● **TASK PROMPT**: In the listing below, find the line containing "Having the point". Write out that line and every line after it to the end, exactly and only those.

+++ RECORD EXCERPTS

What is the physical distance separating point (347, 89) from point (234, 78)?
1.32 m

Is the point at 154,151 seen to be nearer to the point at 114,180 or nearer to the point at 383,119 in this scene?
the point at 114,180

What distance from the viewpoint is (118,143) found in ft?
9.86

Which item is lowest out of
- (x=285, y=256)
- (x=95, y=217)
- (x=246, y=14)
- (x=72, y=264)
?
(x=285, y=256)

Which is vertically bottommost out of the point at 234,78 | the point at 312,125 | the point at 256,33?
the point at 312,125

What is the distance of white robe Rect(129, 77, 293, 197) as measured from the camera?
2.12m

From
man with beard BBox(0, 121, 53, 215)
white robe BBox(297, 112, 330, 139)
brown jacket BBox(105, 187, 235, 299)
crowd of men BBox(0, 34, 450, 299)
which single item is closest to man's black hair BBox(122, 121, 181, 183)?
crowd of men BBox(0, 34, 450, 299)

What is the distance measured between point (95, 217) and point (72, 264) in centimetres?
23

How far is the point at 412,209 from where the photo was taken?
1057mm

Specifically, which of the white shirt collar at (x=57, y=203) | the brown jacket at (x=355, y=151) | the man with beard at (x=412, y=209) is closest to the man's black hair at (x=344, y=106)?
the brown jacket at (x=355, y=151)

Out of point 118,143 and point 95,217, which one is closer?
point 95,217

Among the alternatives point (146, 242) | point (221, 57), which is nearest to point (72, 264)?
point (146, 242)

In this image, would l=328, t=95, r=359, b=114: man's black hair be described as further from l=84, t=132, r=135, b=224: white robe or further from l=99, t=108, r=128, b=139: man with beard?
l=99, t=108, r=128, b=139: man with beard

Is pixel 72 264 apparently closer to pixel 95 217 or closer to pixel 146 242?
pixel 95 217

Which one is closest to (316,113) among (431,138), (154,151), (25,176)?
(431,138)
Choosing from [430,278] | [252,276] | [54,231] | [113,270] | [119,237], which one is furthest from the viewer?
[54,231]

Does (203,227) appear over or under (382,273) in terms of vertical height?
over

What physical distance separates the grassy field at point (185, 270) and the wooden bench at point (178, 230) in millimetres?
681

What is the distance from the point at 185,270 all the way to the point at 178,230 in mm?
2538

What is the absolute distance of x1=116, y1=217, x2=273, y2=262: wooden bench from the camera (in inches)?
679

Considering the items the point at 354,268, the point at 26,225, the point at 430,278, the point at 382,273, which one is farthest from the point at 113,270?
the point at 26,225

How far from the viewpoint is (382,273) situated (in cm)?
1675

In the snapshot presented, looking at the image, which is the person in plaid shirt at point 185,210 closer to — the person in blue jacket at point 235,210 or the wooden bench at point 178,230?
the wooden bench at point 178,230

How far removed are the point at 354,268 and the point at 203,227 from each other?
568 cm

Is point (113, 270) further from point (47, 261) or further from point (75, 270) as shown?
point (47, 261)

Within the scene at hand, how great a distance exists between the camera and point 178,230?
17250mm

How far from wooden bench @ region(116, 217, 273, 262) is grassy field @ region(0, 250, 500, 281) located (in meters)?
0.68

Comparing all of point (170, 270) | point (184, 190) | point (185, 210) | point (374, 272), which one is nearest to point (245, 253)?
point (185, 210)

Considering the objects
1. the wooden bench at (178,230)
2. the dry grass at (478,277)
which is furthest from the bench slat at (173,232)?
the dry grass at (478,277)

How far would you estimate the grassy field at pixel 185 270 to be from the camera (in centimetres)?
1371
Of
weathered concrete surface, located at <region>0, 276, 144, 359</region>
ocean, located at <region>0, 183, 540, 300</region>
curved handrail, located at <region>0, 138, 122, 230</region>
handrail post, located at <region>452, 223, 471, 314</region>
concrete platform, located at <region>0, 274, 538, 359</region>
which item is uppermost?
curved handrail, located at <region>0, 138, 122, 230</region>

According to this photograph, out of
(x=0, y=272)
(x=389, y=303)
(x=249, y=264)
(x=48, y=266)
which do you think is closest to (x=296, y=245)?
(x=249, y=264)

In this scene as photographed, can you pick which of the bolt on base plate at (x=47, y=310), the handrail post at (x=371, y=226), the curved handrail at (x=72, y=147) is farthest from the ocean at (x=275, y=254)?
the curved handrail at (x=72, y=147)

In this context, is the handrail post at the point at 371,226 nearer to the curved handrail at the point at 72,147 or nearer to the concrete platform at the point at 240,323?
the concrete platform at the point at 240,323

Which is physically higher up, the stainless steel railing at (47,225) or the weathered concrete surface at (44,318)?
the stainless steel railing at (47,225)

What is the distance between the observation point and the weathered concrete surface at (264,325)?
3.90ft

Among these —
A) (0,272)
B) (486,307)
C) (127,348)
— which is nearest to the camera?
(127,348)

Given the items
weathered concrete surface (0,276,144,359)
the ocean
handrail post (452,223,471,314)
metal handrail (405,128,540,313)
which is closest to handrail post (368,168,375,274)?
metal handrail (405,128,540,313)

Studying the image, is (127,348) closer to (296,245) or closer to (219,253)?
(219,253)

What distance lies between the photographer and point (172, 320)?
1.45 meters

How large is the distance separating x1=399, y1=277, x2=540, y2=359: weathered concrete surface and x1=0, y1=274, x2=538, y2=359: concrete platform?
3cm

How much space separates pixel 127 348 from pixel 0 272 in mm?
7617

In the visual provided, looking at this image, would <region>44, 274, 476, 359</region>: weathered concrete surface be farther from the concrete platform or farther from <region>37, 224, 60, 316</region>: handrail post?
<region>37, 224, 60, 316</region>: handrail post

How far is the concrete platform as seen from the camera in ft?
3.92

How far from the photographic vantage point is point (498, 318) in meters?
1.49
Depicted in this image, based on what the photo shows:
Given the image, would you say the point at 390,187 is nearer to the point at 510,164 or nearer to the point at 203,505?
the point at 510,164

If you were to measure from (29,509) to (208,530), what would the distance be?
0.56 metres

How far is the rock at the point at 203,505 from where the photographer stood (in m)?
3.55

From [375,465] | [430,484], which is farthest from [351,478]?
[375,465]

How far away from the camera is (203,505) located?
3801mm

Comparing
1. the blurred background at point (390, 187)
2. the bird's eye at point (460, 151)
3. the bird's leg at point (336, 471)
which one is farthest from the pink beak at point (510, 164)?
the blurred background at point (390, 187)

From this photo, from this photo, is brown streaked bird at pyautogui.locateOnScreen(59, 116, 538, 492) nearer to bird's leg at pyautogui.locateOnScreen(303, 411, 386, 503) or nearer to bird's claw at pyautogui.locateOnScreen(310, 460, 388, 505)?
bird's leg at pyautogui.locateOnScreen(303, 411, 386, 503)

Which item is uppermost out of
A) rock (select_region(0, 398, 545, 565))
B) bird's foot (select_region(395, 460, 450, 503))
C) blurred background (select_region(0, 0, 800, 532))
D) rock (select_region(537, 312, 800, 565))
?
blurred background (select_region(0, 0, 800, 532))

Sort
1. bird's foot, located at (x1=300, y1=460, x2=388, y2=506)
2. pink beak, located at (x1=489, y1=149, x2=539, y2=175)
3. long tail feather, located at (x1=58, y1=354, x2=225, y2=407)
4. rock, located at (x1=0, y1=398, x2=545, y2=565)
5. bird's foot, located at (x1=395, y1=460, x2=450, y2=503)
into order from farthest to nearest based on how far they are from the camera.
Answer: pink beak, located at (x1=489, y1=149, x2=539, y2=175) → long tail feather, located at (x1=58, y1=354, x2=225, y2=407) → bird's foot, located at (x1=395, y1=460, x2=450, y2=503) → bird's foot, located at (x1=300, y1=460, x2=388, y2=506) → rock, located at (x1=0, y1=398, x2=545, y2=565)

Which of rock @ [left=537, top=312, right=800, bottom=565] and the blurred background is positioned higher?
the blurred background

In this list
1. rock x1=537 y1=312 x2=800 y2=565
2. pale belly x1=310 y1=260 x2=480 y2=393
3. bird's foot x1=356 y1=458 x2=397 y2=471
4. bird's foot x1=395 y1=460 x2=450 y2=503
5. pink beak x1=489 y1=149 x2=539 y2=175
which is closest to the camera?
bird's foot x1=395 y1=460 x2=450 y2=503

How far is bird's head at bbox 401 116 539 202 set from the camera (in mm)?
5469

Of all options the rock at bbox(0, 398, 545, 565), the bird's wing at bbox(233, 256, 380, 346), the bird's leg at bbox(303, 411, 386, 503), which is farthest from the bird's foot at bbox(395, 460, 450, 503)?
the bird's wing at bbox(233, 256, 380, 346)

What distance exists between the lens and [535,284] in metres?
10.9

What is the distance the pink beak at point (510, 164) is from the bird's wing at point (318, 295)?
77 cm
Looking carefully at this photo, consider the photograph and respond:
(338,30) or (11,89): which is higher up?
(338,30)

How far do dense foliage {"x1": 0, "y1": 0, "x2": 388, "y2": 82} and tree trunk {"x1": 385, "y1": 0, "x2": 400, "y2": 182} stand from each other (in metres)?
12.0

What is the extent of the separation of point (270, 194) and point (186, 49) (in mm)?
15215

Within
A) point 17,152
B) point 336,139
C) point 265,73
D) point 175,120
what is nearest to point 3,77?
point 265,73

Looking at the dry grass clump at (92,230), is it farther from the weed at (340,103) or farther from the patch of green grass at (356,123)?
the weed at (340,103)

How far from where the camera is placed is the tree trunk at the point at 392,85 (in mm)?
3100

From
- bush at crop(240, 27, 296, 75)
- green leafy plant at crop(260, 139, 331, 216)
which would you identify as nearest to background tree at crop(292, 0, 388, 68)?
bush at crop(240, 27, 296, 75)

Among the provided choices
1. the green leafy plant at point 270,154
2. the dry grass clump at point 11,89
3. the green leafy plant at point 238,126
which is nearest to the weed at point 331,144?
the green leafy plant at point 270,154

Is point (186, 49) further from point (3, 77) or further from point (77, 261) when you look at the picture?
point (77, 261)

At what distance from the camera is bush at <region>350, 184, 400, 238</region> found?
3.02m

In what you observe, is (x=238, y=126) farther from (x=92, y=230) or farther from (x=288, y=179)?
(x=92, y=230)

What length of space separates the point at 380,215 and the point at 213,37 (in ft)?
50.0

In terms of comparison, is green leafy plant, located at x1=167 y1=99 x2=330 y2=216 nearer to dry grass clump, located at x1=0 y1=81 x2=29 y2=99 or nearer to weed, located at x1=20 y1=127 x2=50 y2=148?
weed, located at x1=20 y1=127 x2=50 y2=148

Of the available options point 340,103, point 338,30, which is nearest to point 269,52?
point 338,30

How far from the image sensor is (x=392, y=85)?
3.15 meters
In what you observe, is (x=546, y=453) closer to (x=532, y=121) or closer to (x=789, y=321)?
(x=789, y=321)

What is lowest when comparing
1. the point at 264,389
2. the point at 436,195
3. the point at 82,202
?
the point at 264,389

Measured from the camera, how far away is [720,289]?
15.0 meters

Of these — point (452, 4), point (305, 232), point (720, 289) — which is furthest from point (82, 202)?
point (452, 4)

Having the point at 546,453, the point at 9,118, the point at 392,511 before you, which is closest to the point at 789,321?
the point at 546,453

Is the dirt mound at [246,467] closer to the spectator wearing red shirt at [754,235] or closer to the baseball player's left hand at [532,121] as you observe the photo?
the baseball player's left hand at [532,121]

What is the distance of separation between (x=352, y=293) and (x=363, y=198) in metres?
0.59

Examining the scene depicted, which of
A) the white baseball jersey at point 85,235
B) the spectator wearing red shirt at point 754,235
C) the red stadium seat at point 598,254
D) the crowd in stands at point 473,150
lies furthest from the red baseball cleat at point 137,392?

++++++

● **RESULT OF THE EXERCISE**:
Having the point at 546,453, the point at 9,118, the point at 392,511 before you, which is closest to the point at 789,321?
the point at 546,453

Is the dirt mound at [246,467] closer to the spectator wearing red shirt at [754,235] or closer to the baseball player's left hand at [532,121] as you observe the photo?
the baseball player's left hand at [532,121]

What is the distance of separation between (x=352, y=293) and (x=363, y=198) in metres?
0.59

Examining the scene depicted, which of
A) the white baseball jersey at point 85,235
B) the spectator wearing red shirt at point 754,235
C) the red stadium seat at point 598,254
D) the crowd in stands at point 473,150
lies furthest from the red baseball cleat at point 137,392?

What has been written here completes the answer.